_SET EXERCISE A_
Decide whether each statement agrees with the guide on starting a business in Georgia, answering yes or no and quoting the words of the guide that settle it. (i) Step 3 is getting funding for the business. (ii) Georgia was ranked the number one state for small business climate. (iii) Licenses and permits are registered at the local level.

— START OF EXTRACT TO READ —

Starting a Business in GA in 6 Steps
Step 1: Decide what business you want to start, and on a name for your business.
Step 2: Decide what kind of business entity you want your new business to be and finalize a plan.
Step 3: Register your business under its name with the state.
Step 4: Apply for an employer identification number and register to pay taxes to the state.
Step 5: Register any licenses or permits at the local level.
Step 6: Get funding for your business.
Starting a business in GA is a great idea, but you might be wondering how to start a business in the first place. It can be daunting to think about everything you need to do to get your business up and running the right way. Operating by the book when you first start is key to avoiding any issues down the line, so check out this guide on how to start a business in GA. We’ll explain the first steps you should take so that you can set your business up for success.
Choosing Georgia as the home of your new business is a smart move, since it’s one of the best places in the country to start a new business. Georgia was ranked the number one state for small business climate in the entire country and has been consistently ranked as a friendly place for small businesses according to the Georgia Department of Economic Development.

— END OF EXTRACT TO READ —
— START OF RECORDS SUPPLIED —

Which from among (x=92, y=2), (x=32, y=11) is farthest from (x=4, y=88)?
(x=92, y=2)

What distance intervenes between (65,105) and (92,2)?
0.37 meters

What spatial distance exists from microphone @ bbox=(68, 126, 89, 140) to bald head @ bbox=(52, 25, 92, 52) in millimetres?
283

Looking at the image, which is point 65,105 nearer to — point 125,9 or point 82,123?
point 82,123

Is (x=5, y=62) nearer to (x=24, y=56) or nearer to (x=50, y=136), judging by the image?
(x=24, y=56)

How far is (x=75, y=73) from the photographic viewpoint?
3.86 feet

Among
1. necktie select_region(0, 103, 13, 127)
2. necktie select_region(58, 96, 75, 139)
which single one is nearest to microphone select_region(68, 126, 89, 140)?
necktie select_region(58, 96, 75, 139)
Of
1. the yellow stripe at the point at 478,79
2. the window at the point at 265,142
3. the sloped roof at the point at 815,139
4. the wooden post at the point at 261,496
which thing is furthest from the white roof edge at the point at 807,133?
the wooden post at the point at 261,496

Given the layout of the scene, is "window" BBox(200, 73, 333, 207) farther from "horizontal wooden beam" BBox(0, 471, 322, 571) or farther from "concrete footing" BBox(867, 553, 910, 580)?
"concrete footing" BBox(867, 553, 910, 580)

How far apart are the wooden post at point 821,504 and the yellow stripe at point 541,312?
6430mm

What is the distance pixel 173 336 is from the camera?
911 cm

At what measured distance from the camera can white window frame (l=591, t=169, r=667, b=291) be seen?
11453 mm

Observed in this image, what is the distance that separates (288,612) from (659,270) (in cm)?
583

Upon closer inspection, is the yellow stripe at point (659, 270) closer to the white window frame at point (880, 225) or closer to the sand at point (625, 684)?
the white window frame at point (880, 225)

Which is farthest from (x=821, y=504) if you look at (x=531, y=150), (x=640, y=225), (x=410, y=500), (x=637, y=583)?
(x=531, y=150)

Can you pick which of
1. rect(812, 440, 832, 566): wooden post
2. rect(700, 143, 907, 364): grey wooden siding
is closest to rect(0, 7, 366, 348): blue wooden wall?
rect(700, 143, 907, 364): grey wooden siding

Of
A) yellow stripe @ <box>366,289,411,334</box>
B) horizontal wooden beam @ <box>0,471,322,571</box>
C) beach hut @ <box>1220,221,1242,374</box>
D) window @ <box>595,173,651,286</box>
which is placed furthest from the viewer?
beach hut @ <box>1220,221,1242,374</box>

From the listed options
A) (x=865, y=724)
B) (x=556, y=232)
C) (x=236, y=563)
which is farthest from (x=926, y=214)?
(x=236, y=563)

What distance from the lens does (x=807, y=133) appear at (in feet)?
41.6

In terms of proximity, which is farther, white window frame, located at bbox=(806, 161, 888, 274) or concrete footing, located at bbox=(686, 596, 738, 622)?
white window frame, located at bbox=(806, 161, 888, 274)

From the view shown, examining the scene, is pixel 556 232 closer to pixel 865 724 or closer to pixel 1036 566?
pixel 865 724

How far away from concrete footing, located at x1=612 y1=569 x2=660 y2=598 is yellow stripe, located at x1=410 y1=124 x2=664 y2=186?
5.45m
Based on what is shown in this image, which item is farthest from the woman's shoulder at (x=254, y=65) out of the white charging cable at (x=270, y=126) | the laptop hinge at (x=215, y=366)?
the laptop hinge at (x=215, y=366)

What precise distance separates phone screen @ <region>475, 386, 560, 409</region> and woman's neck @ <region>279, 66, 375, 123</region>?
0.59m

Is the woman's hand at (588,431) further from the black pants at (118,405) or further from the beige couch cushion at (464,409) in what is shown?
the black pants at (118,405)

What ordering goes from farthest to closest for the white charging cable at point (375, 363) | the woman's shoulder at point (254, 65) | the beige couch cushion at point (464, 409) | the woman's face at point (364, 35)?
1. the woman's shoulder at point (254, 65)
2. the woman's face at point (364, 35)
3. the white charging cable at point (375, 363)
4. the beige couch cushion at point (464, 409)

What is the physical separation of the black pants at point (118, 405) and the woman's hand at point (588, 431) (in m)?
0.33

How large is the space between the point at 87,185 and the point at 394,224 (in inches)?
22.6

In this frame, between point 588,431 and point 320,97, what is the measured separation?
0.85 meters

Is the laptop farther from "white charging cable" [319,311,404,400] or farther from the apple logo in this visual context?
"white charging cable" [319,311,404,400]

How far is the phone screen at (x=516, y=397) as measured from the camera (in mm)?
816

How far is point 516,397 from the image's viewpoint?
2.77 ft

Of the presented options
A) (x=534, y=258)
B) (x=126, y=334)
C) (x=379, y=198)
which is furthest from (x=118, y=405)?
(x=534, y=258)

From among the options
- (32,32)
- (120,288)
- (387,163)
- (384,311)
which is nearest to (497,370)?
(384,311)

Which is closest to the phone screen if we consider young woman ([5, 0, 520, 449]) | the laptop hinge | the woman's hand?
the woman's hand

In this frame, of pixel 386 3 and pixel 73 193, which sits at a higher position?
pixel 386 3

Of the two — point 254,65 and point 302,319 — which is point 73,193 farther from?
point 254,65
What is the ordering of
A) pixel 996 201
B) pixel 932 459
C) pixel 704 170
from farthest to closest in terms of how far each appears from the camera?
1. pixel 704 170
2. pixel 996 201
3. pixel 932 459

— END OF RECORDS SUPPLIED —

_SET EXERCISE B_
In the records, swap "separation" for "distance" between the lines holding "What is the physical" and "0.85 meters", inclusive. Return only those lines, with nothing else changed.

_TASK RESPONSE A_
(i) No: "Step 3: Register your business under its name with the state."
(ii) Yes: "Georgia was ranked the number one state for small business climate in the entire country"
(iii) Yes: "Step 5: Register any licenses or permits at the local level."

_TASK RESPONSE B_
What is the physical distance of the black pants at point (118, 405) and the woman's hand at point (588, 431) (in m)?
0.33

How large is the space between the point at 87,185 and the point at 394,224 (in inches)?
22.6

In this frame, between point 588,431 and point 320,97, what is the measured distance?
0.85 meters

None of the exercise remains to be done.